Work instructions —
Please quote the material exactly, every line of it.

=== Data supplied ===

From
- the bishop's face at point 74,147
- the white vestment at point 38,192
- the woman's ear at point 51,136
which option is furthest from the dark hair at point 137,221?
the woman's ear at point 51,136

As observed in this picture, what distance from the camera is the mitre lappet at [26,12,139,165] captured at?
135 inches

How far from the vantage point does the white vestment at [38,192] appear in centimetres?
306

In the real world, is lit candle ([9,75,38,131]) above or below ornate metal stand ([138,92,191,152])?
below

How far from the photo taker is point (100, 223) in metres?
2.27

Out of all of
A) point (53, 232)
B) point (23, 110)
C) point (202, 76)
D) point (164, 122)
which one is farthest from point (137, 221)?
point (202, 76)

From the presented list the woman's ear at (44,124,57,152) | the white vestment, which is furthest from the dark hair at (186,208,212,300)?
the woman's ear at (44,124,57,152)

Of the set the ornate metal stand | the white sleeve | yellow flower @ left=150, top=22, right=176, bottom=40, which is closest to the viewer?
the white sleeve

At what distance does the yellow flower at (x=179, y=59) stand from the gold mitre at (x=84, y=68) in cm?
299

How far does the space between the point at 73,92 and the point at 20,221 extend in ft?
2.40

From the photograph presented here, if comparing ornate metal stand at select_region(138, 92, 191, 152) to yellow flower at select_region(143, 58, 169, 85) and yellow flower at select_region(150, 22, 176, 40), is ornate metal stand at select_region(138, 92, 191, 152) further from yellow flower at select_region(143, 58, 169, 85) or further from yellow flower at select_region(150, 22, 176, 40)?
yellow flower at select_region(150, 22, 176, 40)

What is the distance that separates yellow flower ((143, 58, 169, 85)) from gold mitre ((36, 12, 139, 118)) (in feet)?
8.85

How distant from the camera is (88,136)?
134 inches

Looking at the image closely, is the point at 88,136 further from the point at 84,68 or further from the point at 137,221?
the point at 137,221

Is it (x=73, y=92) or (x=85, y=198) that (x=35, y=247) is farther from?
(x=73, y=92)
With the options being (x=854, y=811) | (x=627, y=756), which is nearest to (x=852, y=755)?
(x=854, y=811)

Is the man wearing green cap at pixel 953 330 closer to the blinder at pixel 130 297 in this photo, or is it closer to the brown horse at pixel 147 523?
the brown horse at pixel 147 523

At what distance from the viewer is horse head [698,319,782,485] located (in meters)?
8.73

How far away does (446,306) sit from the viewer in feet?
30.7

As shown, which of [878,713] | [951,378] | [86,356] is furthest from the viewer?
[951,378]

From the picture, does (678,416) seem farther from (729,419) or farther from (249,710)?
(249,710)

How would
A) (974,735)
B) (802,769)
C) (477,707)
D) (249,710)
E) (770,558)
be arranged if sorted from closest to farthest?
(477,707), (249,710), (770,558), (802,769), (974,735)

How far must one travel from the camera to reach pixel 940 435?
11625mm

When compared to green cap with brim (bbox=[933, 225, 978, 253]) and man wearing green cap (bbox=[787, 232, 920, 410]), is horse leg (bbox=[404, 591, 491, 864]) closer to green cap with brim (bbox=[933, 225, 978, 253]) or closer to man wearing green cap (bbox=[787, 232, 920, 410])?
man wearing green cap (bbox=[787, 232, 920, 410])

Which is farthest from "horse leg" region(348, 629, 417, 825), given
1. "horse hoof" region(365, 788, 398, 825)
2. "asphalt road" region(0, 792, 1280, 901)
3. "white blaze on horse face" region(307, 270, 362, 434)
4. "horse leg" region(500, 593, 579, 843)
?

===

Solution for this problem —
From
- the bishop's face at point 74,147
- the white vestment at point 38,192
- the woman's ear at point 51,136
which option is furthest from the dark hair at point 137,221?
the woman's ear at point 51,136

As observed in this picture, what distance from the camera is the mitre lappet at [26,12,139,165] captured at?
135 inches

How far from the vantage point does the white vestment at [38,192] appear in centimetres?
306

In the real world, is lit candle ([9,75,38,131]) above or below ornate metal stand ([138,92,191,152])?
below

How far from the photo taker is point (100, 223) in metres?
2.27

Out of all of
A) point (53, 232)
B) point (23, 110)
C) point (202, 76)
D) point (164, 122)
which one is farthest from point (137, 221)?
point (202, 76)

From the presented list the woman's ear at (44,124,57,152) | the white vestment, which is furthest from the dark hair at (186,208,212,300)?
the woman's ear at (44,124,57,152)

Of the set the ornate metal stand | the white sleeve | yellow flower @ left=150, top=22, right=176, bottom=40, which is closest to the viewer?
the white sleeve

At what distance does the yellow flower at (x=179, y=59) stand from the gold mitre at (x=84, y=68) in cm?
299

How far does the space between the point at 73,92 and the point at 20,221 extend in ft?
2.40

From the photograph presented here, if comparing ornate metal stand at select_region(138, 92, 191, 152) to yellow flower at select_region(143, 58, 169, 85) and yellow flower at select_region(150, 22, 176, 40), is ornate metal stand at select_region(138, 92, 191, 152) further from yellow flower at select_region(143, 58, 169, 85) or further from yellow flower at select_region(150, 22, 176, 40)?
yellow flower at select_region(150, 22, 176, 40)

What is the distance that separates yellow flower ((143, 58, 169, 85)) from gold mitre ((36, 12, 139, 118)) (in feet)?
8.85

How distant from the camera is (88,136)?
134 inches

Looking at the image closely, is the point at 88,136 further from the point at 84,68 or further from the point at 137,221?
the point at 137,221

Is it (x=73, y=92) or (x=85, y=198) that (x=35, y=247) is farther from?
(x=73, y=92)
With the options being (x=854, y=811) | (x=627, y=756), which is nearest to (x=852, y=755)?
(x=854, y=811)

Is the man wearing green cap at pixel 953 330 closer to the blinder at pixel 130 297 in this photo, or is it closer to the brown horse at pixel 147 523?
the brown horse at pixel 147 523

At what distance from the viewer is horse head [698,319,782,485] located (in meters)?
8.73

How far away does (446,306) sit from the viewer in feet?
30.7

As shown, which of [878,713] | [951,378] | [86,356] is furthest from the viewer?
[951,378]

From the picture, does (678,416) seem farther from (729,419) or farther from (249,710)?
(249,710)

How would
A) (974,735)
B) (802,769)
C) (477,707)
D) (249,710)
E) (770,558)
be arranged if sorted from closest to farthest?
(477,707), (249,710), (770,558), (802,769), (974,735)

How far must one travel from the camera to reach pixel 940 435?
11625mm

When compared to green cap with brim (bbox=[933, 225, 978, 253]) and man wearing green cap (bbox=[787, 232, 920, 410]), is horse leg (bbox=[404, 591, 491, 864]) closer to green cap with brim (bbox=[933, 225, 978, 253]) or closer to man wearing green cap (bbox=[787, 232, 920, 410])?
man wearing green cap (bbox=[787, 232, 920, 410])

Which is farthest from "horse leg" region(348, 629, 417, 825), given
1. "horse hoof" region(365, 788, 398, 825)
2. "asphalt road" region(0, 792, 1280, 901)
3. "white blaze on horse face" region(307, 270, 362, 434)
4. "horse leg" region(500, 593, 579, 843)
?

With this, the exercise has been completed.